→ Texto de origem
┄┄┄┄┄┄
Dona Rosângela Jacinto, 55 anos, tinha passado a noite em claro, na varanda do apartamento em Armação. Chorou, ao longo de toda a madrugada, segurando duas contas de luz: um boleto de R$ 180, outro de R$ 140 e uns quebrados, de dois meses seguidos. Não tinha como pagar. Era o ápice de sua crise financeira: o negócio de comidas por encomenda não andava bem e, agora, já não sabia por onde começar a administrar as dívidas.
Ela estava tão mal que, no dia seguinte, a filha mais velha fez um convite: que fosse almoçar em sua casa, com as netas. “Ela disse: 'Mãe, vem almoçar com suas netas que peço um Uber. Passo no cartão e você vem”, lembra. O transporte veio em boa hora: Rosângela sequer tinha dinheiro para a gasolina. O que ela não imaginava era que aquela viagem de Uber mudaria sua vida.
Hoje, um ano e seis meses depois daquela corrida, Tia Rosa, como é mais conhecida, deixou de ser passageira. Entrou na empresa como motorista e, mais do que isso: se tornou a primeira e única motorista parceira da Uber a ser reconhecida com cinco estrelas em toda a região Nordeste.
Ou seja: das mais de 4,5 mil viagens que conduziu em todo esse período, recebeu nota cinco estrelas – o máximo permitido pelo aplicativo – em todas. Nem mesmo um único 4,9. Sempre 5. Em todo o Brasil, dos cerca de 500 mil motoristas parceiros da Uber, apenas quatro são cinco estrelas.
┄┄┄┄┄┄
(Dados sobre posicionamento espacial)
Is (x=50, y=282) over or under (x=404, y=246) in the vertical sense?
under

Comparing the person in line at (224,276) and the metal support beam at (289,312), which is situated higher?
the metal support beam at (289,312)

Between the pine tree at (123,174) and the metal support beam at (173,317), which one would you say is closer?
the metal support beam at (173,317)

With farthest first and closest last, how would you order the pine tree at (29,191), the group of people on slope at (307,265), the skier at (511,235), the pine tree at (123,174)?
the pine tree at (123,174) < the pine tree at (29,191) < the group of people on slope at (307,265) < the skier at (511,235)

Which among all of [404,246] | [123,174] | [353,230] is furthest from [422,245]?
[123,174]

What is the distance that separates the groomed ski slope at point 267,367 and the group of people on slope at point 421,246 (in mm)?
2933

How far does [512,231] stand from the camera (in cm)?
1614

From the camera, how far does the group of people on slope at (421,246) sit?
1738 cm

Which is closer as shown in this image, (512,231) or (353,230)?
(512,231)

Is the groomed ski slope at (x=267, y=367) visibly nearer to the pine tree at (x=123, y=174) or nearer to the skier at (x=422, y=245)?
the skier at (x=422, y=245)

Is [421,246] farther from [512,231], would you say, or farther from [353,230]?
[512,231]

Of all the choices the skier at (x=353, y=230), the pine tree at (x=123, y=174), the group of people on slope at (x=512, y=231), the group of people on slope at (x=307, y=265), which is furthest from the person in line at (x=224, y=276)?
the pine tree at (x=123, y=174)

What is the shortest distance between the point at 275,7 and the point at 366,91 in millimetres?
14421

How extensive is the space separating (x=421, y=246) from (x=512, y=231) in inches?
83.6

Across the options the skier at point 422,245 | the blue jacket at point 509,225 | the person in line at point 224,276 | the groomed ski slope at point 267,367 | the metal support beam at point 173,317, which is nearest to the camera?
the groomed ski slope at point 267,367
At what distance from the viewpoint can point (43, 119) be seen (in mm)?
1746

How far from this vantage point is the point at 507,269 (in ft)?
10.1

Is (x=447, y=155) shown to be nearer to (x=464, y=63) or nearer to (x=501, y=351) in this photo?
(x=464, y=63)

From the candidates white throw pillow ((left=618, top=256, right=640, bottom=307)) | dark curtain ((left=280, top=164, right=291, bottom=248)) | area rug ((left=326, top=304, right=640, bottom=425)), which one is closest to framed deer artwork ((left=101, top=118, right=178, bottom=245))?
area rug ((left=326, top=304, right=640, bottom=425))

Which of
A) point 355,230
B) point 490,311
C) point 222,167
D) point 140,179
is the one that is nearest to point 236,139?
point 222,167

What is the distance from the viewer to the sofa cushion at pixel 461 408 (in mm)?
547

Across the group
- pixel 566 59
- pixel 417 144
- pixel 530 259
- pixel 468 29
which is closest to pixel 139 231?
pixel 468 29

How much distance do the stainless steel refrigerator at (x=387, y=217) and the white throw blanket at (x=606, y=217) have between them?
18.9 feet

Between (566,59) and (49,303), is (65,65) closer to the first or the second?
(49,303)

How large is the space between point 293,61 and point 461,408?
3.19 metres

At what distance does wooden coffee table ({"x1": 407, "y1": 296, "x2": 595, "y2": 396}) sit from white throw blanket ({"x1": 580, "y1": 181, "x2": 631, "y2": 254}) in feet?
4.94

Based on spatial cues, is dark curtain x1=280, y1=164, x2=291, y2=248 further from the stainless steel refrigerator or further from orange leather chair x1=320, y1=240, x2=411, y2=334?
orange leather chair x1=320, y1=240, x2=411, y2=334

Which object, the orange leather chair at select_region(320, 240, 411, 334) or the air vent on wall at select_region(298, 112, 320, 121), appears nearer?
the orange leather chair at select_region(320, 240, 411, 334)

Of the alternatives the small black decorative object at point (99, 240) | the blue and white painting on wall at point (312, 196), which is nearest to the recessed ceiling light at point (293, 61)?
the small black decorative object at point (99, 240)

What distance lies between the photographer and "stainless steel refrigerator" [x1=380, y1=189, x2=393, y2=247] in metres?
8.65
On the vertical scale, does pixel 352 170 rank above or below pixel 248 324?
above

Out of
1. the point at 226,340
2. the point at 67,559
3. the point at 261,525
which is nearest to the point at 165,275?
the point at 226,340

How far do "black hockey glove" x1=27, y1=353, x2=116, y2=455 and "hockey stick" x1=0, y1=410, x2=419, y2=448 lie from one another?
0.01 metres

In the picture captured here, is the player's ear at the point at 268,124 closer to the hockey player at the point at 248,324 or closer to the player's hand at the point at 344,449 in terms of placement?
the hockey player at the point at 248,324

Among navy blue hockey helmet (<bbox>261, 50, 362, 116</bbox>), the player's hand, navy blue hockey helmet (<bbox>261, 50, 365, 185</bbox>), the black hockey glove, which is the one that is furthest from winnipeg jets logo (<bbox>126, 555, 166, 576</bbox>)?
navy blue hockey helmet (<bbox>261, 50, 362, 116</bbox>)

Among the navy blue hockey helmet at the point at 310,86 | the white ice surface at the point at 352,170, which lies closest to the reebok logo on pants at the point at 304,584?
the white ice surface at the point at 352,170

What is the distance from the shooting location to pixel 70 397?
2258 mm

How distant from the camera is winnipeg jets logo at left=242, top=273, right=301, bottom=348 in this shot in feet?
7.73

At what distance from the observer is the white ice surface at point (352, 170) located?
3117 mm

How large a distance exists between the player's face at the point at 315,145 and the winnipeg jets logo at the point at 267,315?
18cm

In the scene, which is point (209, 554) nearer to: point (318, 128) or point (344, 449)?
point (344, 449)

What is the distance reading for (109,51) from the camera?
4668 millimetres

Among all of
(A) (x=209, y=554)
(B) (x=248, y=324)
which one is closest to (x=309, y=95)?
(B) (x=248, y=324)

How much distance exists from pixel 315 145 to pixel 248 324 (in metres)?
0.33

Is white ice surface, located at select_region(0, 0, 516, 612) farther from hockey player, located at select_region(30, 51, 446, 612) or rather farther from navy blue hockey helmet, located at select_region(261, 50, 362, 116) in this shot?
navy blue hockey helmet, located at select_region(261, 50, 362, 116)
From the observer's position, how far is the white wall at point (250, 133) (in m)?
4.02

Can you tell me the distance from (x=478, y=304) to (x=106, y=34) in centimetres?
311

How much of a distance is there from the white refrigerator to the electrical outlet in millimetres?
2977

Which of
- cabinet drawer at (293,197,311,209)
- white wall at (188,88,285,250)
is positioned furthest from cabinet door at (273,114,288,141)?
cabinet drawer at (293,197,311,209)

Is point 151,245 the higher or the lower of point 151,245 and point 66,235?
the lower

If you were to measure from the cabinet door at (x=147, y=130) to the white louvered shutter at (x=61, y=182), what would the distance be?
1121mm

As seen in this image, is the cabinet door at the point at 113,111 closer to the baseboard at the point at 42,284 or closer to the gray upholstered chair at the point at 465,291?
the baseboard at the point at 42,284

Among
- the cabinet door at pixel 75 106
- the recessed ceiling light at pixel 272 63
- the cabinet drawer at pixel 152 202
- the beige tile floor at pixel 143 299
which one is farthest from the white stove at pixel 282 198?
┄┄┄┄┄┄
→ Tarefas
**1)** Reescreva em forma de lista, de modo mais breve, o parágrafo do texto sobre a motorista da Uber que começa com "Dona Rosângela Jacinto, 55 anos", mantendo os fatos principais.
**2)** Prossiga com o texto sobre a motorista da Uber a partir do ponto em que ele termina.

→ Respostas
**1)**
- Rosângela Jacinto, de 55 anos, passou a noite em claro chorando na varanda do apartamento em Armação.
- Segurava duas contas de luz de dois meses seguidos, uma de R$ 180 e outra de R$ 140 e uns quebrados, e não tinha como pagá-las.
- Vivia o auge de sua crise financeira: o negócio de comidas por encomenda ia mal e ela não sabia por onde começar a administrar as dívidas.

**2)**
“Comecei a dar o meu melhor para as pessoas. E isso foi crescendo, tomando uma proporção maior, enquanto eu estava muito feliz porque, pela primeira vez, eu estava fazendo uma coisa que só dependia de mim”, contou, ao CORREIO, nessa sexta-feira (14), poucos dias após ter sido homenageada.
Só esta semana, ganhou um smartphone novo – um Samsung Galaxy S8 – e uma cesta de café da manhã da empresa e chegou a receber um buquê de rosas dos colegas. Há pouco mais de duas semanas, recebeu um troféu que indica que ela é reconhecida como 5 estrelas. Na próxima quinta-feira (20), vai a São Paulo: ganhou uma viagem para conhecer o escritório da Uber no Brasil.
De acordo com a Uber, para ganhar esse reconhecimento, o motorista precisa ter sido avaliado com cinco estrelas nas 500 últimas viagens realizadas. E é preciso ter, no mínimo, 1.000 viagens já realizadas na plataforma.
Viúva e sozinha
Natural de Fortaleza (CE), Tia Rosa aportou em Salvador há 30 anos. Na época, os pais se mudaram para montar aqui uma empresa de prestação de serviços gerais. Numa das viagens de férias para a cidade natal, porém, conheceu o homem que viria a ser seu marido.
“Foi uma paixão arrebatadora”, lembra. Se mudou para lá, onde morou por mais dois anos, até engravidar. Como a gravidez era de risco, o pai pediu que eles se mudassem para a Bahia. Queria que a neta nascesse aqui, ao lado do resto da família. Tia Rosa atendeu ao pedido do pai e, assim, acabou trancando a faculdade de Direito.
Nunca mais voltou à faculdade. “O marido era muito machista, eu não podia sair muito de casa, aquela história toda. Fiquei presa. Depois que ele faleceu, me senti na obrigação de ir à luta, arregaçar as mangas e correr atrás para sustentar minhas filhas”, conta, referindo-se à morte do marido, 12 anos atrás, vítima de um derrame.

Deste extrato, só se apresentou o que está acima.